I love big game sportscar racing. Or even small time, not so big game sportscar racing. Over the years I’ve had ebbing and flowing interest in drag racing, NASCAR, and off-road racing, but I’m a road racer at heart. Probably from spending many a dusty Sunday afternoons at the late and perennially great Riverside International Raceway. I went to Trans-Am races there, F5000, IROC, club races, IMSA, and countless SCCA regional meets too. Now without Riverside, I consider Mazda Raceway Laguna Seca my home track; actually Willow Springs is much closer, and I’ve logged many more laps there, but I love MRLS as a marvelous and historic spectator track, and the home of many great pro races I’ve attended over the years.
So it was great fun to visit recently for the Continental Tire Monterey Grand Prix weekend, running a full schedule of the new Tudor United SportsCar Championship.

▶ [What you need to do]:
a) Rewrite the stretch of the road racing text from "I love big game" through "United SportsCar Championship.", replacing "sportscar racing" with "endurance racing".
b) Write what comes next in the road racing text, picking up after its final sentence.

▶ [Available data]:
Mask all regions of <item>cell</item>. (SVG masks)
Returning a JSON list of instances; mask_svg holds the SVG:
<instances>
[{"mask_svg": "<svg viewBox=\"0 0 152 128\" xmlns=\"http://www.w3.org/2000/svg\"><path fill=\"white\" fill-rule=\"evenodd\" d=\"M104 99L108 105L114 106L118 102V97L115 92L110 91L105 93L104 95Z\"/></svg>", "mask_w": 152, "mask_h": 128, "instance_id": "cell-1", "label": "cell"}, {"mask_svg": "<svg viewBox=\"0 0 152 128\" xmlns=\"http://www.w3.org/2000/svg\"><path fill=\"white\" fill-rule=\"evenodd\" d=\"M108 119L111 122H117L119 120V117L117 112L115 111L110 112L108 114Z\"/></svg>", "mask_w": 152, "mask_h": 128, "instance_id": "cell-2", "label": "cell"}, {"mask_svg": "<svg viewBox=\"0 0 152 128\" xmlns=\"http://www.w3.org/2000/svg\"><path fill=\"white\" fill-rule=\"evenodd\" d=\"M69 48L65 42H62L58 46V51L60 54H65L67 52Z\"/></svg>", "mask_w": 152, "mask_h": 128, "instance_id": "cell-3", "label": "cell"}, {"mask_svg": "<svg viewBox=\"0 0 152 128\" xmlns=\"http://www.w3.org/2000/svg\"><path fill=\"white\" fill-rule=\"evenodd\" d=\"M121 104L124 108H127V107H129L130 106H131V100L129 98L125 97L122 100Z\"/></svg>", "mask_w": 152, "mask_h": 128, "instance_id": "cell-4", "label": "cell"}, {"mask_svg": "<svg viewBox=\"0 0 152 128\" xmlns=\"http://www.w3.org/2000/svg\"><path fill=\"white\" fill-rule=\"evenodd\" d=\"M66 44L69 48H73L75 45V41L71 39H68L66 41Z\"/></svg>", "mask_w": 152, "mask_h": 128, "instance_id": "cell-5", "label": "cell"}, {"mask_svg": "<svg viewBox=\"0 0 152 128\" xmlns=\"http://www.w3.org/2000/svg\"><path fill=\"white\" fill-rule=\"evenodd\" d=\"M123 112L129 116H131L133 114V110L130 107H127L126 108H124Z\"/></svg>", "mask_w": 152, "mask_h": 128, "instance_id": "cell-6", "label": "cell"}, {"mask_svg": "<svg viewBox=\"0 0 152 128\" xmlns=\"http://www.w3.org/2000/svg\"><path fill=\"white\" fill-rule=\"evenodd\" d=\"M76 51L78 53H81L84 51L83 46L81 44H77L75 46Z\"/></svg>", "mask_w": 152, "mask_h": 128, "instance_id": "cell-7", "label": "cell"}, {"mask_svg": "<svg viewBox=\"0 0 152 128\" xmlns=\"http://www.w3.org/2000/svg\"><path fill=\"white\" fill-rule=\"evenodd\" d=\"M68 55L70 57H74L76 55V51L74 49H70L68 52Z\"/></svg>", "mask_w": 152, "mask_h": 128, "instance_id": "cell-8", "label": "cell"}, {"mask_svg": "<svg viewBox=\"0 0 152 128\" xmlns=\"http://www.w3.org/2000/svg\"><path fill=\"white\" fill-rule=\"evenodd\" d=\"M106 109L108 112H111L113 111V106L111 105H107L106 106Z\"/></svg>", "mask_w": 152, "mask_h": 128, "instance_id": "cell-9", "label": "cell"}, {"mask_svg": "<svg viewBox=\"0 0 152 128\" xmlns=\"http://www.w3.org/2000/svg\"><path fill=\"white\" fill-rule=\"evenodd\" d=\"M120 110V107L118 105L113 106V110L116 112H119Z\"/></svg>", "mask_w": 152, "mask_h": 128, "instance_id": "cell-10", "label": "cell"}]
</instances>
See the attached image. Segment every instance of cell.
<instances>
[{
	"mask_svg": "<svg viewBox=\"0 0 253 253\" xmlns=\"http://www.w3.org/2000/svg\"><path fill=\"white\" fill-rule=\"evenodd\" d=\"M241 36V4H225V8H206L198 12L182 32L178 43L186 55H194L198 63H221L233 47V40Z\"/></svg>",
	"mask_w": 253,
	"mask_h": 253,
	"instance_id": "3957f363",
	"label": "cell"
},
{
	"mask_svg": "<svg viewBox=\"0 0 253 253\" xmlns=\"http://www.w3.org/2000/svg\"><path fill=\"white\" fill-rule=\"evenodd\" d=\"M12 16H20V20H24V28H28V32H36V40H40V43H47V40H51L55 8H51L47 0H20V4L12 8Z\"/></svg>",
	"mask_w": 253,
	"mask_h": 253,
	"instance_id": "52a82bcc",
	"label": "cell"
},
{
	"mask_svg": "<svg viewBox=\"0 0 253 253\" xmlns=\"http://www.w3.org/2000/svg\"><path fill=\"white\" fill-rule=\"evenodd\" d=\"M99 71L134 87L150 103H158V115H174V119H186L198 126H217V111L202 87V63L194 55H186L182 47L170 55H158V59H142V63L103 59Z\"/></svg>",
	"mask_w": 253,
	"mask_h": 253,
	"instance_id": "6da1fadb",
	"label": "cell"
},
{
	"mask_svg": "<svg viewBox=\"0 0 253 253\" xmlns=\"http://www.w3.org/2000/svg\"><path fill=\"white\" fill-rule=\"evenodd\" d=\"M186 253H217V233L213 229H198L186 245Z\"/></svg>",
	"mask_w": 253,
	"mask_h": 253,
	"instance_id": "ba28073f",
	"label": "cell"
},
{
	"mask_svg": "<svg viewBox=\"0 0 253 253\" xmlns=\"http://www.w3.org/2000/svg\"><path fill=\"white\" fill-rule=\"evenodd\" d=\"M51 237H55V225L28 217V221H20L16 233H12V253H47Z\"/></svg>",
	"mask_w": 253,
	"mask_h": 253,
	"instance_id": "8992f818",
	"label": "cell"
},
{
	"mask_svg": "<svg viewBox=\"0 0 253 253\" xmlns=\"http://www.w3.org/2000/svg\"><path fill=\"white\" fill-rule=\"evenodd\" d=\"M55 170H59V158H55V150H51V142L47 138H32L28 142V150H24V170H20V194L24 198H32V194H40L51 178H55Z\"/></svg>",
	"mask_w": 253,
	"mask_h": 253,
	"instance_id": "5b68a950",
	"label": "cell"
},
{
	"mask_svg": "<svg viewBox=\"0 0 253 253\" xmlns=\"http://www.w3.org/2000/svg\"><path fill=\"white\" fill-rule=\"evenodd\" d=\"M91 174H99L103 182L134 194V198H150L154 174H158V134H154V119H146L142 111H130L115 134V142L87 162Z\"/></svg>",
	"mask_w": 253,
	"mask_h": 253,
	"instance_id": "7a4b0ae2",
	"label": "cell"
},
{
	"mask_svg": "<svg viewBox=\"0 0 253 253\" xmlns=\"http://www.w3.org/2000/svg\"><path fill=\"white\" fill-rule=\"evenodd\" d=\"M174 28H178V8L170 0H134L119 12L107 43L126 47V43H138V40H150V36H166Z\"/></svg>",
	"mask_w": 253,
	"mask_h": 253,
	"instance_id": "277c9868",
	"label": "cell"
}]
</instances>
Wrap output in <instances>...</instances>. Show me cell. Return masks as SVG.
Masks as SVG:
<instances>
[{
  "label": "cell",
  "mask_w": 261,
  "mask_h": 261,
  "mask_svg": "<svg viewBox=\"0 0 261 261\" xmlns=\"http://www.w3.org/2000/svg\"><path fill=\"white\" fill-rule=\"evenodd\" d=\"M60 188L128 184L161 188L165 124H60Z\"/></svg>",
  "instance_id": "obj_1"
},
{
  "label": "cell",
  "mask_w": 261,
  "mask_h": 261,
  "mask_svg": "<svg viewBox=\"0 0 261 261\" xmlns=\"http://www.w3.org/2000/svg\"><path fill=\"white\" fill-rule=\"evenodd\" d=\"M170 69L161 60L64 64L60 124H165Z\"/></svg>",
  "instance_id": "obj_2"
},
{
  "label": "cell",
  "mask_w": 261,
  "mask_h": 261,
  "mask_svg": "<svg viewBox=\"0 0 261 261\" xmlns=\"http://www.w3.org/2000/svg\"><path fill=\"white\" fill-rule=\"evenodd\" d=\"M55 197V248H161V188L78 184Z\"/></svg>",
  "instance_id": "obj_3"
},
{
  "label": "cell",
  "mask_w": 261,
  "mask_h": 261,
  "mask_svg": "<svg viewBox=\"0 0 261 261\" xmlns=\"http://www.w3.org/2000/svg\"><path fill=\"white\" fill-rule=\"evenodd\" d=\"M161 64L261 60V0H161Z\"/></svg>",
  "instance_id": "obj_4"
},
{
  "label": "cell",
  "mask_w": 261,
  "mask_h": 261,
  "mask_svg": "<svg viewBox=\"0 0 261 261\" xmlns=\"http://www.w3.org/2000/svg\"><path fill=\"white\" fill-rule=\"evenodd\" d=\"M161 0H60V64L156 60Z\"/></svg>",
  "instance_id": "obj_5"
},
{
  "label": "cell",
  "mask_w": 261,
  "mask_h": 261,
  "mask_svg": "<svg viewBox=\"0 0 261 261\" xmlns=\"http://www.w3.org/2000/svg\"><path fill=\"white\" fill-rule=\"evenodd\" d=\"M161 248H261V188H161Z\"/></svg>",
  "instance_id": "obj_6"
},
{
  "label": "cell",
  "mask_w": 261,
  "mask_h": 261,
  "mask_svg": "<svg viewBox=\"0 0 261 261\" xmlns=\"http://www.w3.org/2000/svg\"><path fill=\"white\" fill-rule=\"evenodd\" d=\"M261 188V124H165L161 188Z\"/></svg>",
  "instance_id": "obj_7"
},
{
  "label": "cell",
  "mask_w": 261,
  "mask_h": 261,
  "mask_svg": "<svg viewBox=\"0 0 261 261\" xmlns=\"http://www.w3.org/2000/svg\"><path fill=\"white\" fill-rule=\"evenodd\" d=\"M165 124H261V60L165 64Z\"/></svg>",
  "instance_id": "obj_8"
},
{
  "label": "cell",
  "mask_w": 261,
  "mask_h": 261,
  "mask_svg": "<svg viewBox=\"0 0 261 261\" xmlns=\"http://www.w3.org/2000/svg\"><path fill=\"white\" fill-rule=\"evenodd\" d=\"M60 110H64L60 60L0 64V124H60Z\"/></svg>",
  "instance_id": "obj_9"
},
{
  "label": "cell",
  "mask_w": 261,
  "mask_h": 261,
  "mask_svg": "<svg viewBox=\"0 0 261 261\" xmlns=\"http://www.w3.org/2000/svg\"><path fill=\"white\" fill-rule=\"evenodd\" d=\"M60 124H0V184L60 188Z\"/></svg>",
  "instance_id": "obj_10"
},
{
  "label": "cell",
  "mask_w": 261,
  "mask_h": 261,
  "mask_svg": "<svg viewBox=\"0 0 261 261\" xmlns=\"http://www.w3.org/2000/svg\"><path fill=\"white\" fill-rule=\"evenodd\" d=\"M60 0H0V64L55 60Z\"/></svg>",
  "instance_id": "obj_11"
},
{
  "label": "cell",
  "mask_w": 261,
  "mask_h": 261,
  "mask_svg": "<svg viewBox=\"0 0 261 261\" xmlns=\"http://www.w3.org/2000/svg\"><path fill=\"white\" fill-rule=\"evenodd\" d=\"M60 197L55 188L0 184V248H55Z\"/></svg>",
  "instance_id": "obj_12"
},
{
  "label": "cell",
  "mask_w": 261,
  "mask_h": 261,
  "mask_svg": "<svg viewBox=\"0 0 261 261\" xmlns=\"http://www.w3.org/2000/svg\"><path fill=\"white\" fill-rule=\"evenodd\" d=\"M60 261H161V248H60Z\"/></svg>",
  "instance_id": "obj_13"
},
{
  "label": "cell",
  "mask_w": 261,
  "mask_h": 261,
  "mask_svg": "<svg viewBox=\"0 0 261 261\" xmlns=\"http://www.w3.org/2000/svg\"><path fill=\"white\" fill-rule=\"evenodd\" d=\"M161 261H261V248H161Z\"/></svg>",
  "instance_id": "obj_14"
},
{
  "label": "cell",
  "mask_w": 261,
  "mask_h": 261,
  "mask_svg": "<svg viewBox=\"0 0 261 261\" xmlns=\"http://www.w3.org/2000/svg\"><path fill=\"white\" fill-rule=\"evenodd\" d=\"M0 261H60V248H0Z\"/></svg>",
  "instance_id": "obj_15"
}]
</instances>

▶ [Answer section]:
a)
I love big game endurance racing. Or even small time, not so big game endurance racing. Over the years I’ve had ebbing and flowing interest in drag racing, NASCAR, and off-road racing, but I’m a road racer at heart. Probably from spending many a dusty Sunday afternoons at the late and perennially great Riverside International Raceway. I went to Trans-Am races there, F5000, IROC, club races, IMSA, and countless SCCA regional meets too. Now without Riverside, I consider Mazda Raceway Laguna Seca my home track; actually Willow Springs is much closer, and I’ve logged many more laps there, but I love MRLS as a marvelous and historic spectator track, and the home of many great pro races I’ve attended over the years.
So it was great fun to visit recently for the Continental Tire Monterey Grand Prix weekend, running a full schedule of the new Tudor United SportsCar Championship.

b)
And, in any sort of racing, I’ve always admired the cars that were different, and innovative. Maybe not always the winners, but interesting machines that demonstrated technical and design innovation. One such effort built around considerable technical and design innovation is the Mazda SkyActiv Prototype. Racing with diesel engines isn’t particularly new, but its is fairly new to what was the former Rolex series run in the old Grand-American road racing organization. As you know, Grand-Am and the former ALMS merged, being reborn as the Tudor United SportsCar Championship for 2014. There are four classes of racer in the top Tudor category, comprised of two levels of prototype sports racers, and two production based levels of Grand Touring machines.
Diesels ran at Indy as far back as the 1950s, and Audi has dominated the 24 Hours of Le Mans and Sebring with them for many years. Mazda’s new prototype effort is much different from those. Early on, the Audis were powered by massive turbocharged V-12s that had little in common with production engines or the company’s road cars. Not so the Mazda; while the chassis is certainly a race-only prototype (called a Multimatic, which is an outgrowth of what used to be Lola) the turbocharged four-cylinder diesel has a lot in common with that which you’ll find under the hood of a Mazda6 sport sedan. So much so that in fact Mazda raced the previous generation of this engine in the Grand-Am series last year…in a four door Mazda6!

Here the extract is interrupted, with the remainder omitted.